For January, the decreased solar radiation at 6 and 9 ka BP (compared to present) is associated with lower temperatures. Precipitation changes are small. With boundary conditions for 18 ka BP, the northern hemisphere land temperature 1s lowered by 7.4 K and precipitation is decreased.
Viewed as a sequence of climatic “snapshots”, these area-averaged results indicate that, compared to present, the climate of 18 ka BP was colder-and drier than now in both July and January; seasonality (the July to January range) was not greatly different than now. By 9 ka BP, and continuing to 6 ka BP, the climate had warmed dramatically compared to conditions at 18 ka BP. Moreover, the amplified seasonal cycle of solar radiation in the northern hemisphere produced an increased range of the seasonal temperature extremes (warmer northern hemisphere summers and colder northern hemisphere winters) and increased summer monsoon rains. During the period since 6 ka BP, the seasonal extremes of northern hemisphere land temperature have been reduced and monsoon rainfall has decreased.

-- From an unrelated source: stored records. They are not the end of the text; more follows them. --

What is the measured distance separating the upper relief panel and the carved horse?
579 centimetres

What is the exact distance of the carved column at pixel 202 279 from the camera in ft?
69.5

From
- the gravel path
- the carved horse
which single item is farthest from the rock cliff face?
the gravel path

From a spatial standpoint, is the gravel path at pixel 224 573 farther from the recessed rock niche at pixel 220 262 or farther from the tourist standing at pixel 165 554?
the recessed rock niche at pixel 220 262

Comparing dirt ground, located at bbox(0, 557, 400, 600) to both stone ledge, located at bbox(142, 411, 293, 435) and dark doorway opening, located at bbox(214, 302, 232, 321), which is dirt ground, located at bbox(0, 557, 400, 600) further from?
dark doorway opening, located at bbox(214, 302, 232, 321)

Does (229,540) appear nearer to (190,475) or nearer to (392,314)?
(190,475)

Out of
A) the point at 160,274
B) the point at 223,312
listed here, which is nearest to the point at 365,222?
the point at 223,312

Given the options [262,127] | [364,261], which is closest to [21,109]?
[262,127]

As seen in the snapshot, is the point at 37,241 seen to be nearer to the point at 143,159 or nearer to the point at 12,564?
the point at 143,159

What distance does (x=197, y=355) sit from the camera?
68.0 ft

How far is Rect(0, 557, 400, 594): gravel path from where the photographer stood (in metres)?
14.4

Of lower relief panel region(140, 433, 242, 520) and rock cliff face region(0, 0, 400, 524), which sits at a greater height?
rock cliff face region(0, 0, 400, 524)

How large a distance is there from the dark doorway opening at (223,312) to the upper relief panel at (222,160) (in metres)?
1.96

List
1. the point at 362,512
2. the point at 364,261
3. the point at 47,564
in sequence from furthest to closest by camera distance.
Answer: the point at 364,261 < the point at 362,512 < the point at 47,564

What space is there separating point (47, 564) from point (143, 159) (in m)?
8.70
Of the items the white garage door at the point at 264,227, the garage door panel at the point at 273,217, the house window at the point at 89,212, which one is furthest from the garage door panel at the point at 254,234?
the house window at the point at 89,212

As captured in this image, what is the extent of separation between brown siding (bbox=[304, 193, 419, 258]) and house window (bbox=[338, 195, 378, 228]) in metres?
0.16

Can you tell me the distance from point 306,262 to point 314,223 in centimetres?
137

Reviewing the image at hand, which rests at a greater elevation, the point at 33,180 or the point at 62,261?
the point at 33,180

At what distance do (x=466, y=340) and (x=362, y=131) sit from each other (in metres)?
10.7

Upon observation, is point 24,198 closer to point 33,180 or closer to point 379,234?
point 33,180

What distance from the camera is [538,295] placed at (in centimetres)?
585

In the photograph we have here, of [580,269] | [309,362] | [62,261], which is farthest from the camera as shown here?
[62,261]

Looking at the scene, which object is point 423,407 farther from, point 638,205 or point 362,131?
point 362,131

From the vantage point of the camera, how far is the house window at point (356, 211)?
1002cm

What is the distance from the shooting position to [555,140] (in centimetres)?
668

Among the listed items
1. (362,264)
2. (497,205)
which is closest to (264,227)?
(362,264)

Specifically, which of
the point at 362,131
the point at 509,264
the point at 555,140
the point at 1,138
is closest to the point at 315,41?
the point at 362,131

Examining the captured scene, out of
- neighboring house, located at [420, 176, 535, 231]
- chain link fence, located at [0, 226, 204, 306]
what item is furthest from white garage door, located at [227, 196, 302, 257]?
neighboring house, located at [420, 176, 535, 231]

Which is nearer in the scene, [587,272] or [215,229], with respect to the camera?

With this overview of the broad-scale features of the simulated climate of the past 18 ka, a more detailed analysis of regional climatic sequences {for North America, for polar regions, etc.) will be prepared and compared with the paleoclimatic record.
Research grants to the University of Wisconsin-Madison from the US National Science Foundation S Climate Dynamics Program (grants no. ATM-7926039 and no. ATM-8111455) supported this work. The computations were made at the National Center for Atmospheric Research (NCAR), which is sponsored by the US National Science Foundation, with a computing grant from the NCAR Computing Facility (no. 35381017).